> **Exercise requirements**: Please copy the stretch of items below from their start through the line containing "4.49 metres", word for word, leaving out the pictures.

> **Exercise input**:
## Begin

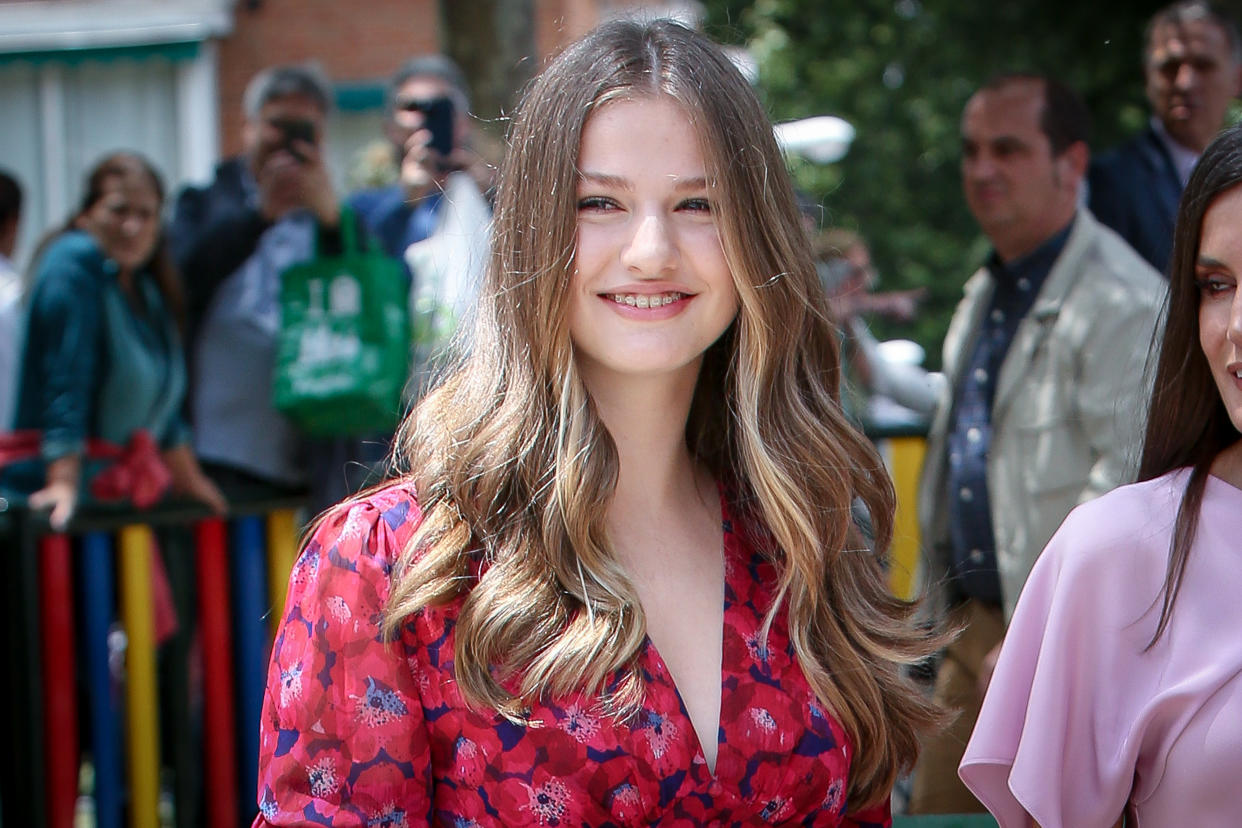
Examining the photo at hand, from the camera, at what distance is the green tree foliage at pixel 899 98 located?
38.7ft

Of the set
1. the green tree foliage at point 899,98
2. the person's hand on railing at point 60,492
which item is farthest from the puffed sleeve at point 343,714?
the green tree foliage at point 899,98

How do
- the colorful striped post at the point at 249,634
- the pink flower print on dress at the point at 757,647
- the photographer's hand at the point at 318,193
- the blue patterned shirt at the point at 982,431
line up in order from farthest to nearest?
the photographer's hand at the point at 318,193 < the colorful striped post at the point at 249,634 < the blue patterned shirt at the point at 982,431 < the pink flower print on dress at the point at 757,647

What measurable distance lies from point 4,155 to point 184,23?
1.78m

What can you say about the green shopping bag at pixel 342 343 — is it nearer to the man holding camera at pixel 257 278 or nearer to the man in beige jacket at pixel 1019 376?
the man holding camera at pixel 257 278

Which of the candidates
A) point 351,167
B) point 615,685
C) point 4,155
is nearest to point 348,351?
point 615,685

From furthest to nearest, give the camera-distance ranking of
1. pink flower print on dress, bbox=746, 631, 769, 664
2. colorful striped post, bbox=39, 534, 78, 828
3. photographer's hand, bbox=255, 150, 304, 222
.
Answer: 1. photographer's hand, bbox=255, 150, 304, 222
2. colorful striped post, bbox=39, 534, 78, 828
3. pink flower print on dress, bbox=746, 631, 769, 664

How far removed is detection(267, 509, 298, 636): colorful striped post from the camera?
4.49 metres

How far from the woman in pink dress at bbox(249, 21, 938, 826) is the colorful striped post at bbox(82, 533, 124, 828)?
7.82 feet

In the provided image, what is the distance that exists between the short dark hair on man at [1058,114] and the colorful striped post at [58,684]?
111 inches

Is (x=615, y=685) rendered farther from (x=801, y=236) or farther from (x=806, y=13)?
(x=806, y=13)

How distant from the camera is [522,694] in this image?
1.84m

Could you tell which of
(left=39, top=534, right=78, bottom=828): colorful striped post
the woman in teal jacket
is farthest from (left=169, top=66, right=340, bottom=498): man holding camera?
(left=39, top=534, right=78, bottom=828): colorful striped post

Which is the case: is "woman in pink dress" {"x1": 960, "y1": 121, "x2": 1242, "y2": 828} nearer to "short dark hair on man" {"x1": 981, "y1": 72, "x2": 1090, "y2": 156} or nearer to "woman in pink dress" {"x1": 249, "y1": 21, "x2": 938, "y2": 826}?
"woman in pink dress" {"x1": 249, "y1": 21, "x2": 938, "y2": 826}

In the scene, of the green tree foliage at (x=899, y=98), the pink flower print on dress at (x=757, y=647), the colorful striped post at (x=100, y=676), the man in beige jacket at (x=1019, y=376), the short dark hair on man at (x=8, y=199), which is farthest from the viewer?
the green tree foliage at (x=899, y=98)
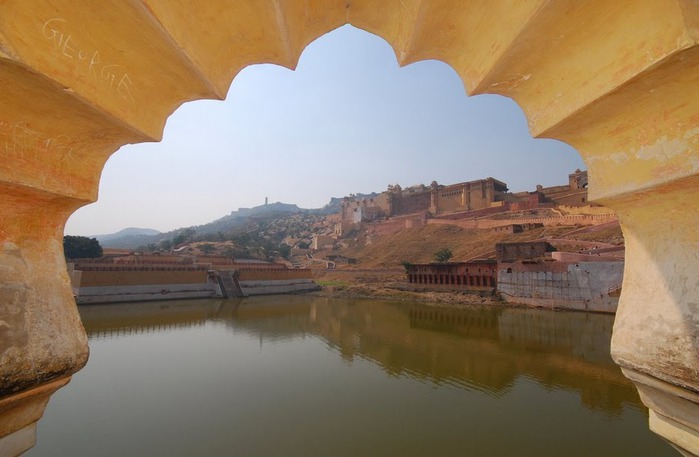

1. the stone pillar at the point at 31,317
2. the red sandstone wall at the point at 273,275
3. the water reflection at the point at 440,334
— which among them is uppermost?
the stone pillar at the point at 31,317

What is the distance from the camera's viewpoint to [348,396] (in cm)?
948

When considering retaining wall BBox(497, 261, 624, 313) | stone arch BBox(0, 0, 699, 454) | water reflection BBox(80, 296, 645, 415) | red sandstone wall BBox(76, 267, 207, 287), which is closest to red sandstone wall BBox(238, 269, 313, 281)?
red sandstone wall BBox(76, 267, 207, 287)

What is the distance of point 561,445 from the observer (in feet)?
22.8

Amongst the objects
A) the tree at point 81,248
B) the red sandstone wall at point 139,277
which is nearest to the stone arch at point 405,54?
the red sandstone wall at point 139,277

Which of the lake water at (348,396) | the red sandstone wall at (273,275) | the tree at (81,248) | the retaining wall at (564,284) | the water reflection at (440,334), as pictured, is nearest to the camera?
the lake water at (348,396)

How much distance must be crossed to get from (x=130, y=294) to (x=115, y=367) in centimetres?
1966

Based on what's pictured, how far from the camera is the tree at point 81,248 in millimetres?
37156

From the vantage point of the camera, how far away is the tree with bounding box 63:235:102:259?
3716 centimetres

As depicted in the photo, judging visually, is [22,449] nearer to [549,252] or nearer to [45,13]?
[45,13]

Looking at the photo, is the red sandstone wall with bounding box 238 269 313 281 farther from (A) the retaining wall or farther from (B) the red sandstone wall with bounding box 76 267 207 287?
(A) the retaining wall

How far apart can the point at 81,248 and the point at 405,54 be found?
154ft

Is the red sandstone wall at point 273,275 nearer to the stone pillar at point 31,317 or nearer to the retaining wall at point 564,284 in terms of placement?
the retaining wall at point 564,284

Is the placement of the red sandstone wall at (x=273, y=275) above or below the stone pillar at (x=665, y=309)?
below

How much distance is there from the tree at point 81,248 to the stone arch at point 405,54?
45.6 m
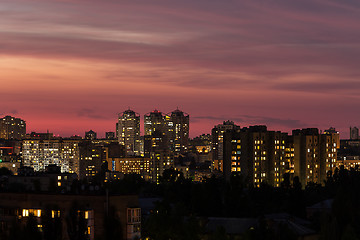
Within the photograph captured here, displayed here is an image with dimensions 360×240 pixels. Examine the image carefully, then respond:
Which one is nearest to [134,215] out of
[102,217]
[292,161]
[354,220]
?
[102,217]

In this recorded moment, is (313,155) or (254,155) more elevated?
(313,155)

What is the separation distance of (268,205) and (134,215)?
30.3 m

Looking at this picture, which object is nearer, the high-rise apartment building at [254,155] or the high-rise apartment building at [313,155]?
the high-rise apartment building at [254,155]

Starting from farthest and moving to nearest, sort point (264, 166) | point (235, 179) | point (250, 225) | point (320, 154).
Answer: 1. point (320, 154)
2. point (264, 166)
3. point (235, 179)
4. point (250, 225)

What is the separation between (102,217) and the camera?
5916 cm

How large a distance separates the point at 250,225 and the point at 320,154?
81421mm

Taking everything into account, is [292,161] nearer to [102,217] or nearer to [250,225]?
[250,225]

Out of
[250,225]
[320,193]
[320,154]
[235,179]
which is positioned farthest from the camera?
[320,154]

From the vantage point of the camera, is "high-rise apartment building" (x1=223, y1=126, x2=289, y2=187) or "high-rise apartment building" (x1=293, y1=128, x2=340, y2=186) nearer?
"high-rise apartment building" (x1=223, y1=126, x2=289, y2=187)

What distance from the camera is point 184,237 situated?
59625 millimetres

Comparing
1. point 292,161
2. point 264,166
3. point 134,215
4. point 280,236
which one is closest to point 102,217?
point 134,215

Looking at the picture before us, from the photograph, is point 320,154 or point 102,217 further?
point 320,154

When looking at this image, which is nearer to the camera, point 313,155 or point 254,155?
point 254,155

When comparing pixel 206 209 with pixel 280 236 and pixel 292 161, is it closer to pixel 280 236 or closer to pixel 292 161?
pixel 280 236
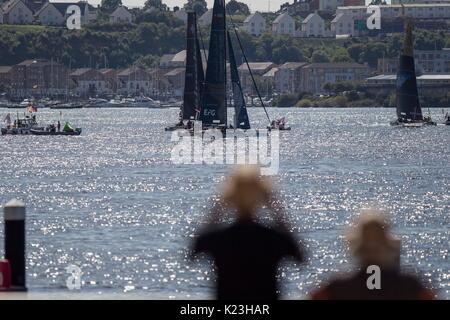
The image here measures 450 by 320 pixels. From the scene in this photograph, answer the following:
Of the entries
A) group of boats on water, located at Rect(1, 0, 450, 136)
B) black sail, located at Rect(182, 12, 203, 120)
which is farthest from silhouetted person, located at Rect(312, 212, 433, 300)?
black sail, located at Rect(182, 12, 203, 120)

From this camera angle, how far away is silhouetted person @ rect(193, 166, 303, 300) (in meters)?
10.0

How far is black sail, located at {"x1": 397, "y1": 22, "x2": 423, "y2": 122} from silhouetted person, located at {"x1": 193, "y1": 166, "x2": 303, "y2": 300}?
3578 inches

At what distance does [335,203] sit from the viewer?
43312mm

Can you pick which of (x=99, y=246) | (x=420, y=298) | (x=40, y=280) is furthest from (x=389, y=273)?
(x=99, y=246)

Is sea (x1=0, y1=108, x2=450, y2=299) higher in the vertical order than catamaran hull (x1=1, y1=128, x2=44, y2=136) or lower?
higher

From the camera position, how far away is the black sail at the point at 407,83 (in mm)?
100812

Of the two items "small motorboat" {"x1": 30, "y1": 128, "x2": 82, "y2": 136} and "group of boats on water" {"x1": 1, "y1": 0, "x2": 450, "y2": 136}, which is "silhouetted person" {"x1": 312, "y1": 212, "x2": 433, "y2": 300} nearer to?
"group of boats on water" {"x1": 1, "y1": 0, "x2": 450, "y2": 136}

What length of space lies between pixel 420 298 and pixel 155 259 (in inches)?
810

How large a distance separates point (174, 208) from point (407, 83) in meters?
60.2

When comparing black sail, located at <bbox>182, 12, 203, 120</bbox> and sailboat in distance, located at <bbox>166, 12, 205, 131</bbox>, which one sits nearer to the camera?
sailboat in distance, located at <bbox>166, 12, 205, 131</bbox>

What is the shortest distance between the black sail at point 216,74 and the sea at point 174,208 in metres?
2.69

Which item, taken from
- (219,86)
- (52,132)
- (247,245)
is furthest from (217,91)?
(247,245)

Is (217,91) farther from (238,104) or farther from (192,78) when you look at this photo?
(192,78)

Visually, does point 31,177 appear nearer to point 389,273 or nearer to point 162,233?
point 162,233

## End

> **Exercise answer**:
Examining the photo at hand, from the camera, at what distance is the green tree foliage at pixel 899 98 located?
38.7ft

Of the set
1. the green tree foliage at point 899,98
2. the person's hand on railing at point 60,492
which item is farthest from the puffed sleeve at point 343,714?
the green tree foliage at point 899,98

How do
- the colorful striped post at the point at 249,634
- the pink flower print on dress at the point at 757,647
- the photographer's hand at the point at 318,193
- the blue patterned shirt at the point at 982,431
line up in order from farthest to nearest?
the photographer's hand at the point at 318,193 < the colorful striped post at the point at 249,634 < the blue patterned shirt at the point at 982,431 < the pink flower print on dress at the point at 757,647

What measurable distance lies from point 4,155 to point 184,23?
1.78m

What can you say about the green shopping bag at pixel 342 343 — is it nearer to the man holding camera at pixel 257 278 or nearer to the man in beige jacket at pixel 1019 376?
the man holding camera at pixel 257 278

Which of the candidates
A) point 351,167
B) point 615,685
C) point 4,155
is nearest to point 348,351?
point 615,685

From furthest to nearest, give the camera-distance ranking of
1. pink flower print on dress, bbox=746, 631, 769, 664
2. colorful striped post, bbox=39, 534, 78, 828
3. photographer's hand, bbox=255, 150, 304, 222
.
Answer: 1. photographer's hand, bbox=255, 150, 304, 222
2. colorful striped post, bbox=39, 534, 78, 828
3. pink flower print on dress, bbox=746, 631, 769, 664

How far removed is detection(267, 509, 298, 636): colorful striped post from the camera?
4.49 metres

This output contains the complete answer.